→ **Alıntı Metin**:
########################################

Ancak faiz düşürme sevdası, kur sepetinin değerini patlatırsa, finansman giderlerinin sadece faiz olmadığı gerçeği acı bir şekilde ortaya çıkacaktır. USD ve EUR sepetine karşı değer kaybeden TL, iç tüketimi vuracağı gibi, yaklaşık 200 Milyar USD pozisyon açığı taşıyan özel sektörü de çok kötü etkileyecektir.
Enflasyonda düşüşün nerdeyse sonuna geldik. Döviz sepetindeki artışın, enflasyonu arttırmamasının tek nedeni iç talepteki yetersizlikten kaynaklanmaktadır.

########################################

→ **Alıştırma Yönergeleri**:
1. Aşağıdaki ifadelerin alıntı metinle uyuşup uyuşmadığını belirleyiniz: (a) Özel sektörün yaklaşık 200 milyar USD pozisyon açığı taşıdığı söylenmektedir. (b) Döviz sepetindeki artış enflasyonu yükseltmiştir. (c) Enflasyondaki düşüşün uzun süre daha devam edeceği belirtilmektedir.
2. Alıntı metinde "Ancak faiz düşürme" ile "çok kötü etkileyecektir." arasındaki bölümü, bu ifadeler de dahil olmak üzere, değiştirmeden tekrar yazınız.

→ **Kayıtlı Veriler**:
########################################

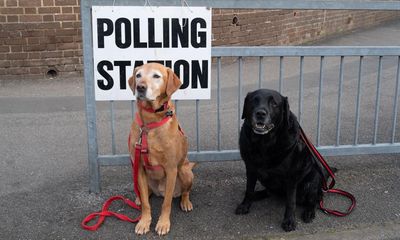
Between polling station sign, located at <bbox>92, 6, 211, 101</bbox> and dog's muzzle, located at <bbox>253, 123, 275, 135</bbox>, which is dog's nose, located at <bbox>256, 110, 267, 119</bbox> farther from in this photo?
polling station sign, located at <bbox>92, 6, 211, 101</bbox>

########################################

→ **Çözümler**:
1.
(a) Evet: "yaklaşık 200 Milyar USD pozisyon açığı taşıyan özel sektörü"
(b) Hayır: "Döviz sepetindeki artışın, enflasyonu arttırmamasının tek nedeni iç talepteki yetersizlikten kaynaklanmaktadır."
(c) Hayır: "Enflasyonda düşüşün nerdeyse sonuna geldik."

2.
Ancak faiz düşürme sevdası, kur sepetinin değerini patlatırsa, finansman giderlerinin sadece faiz olmadığı gerçeği acı bir şekilde ortaya çıkacaktır. USD ve EUR sepetine karşı değer kaybeden TL, iç tüketimi vuracağı gibi, yaklaşık 200 Milyar USD pozisyon açığı taşıyan özel sektörü de çok kötü etkileyecektir.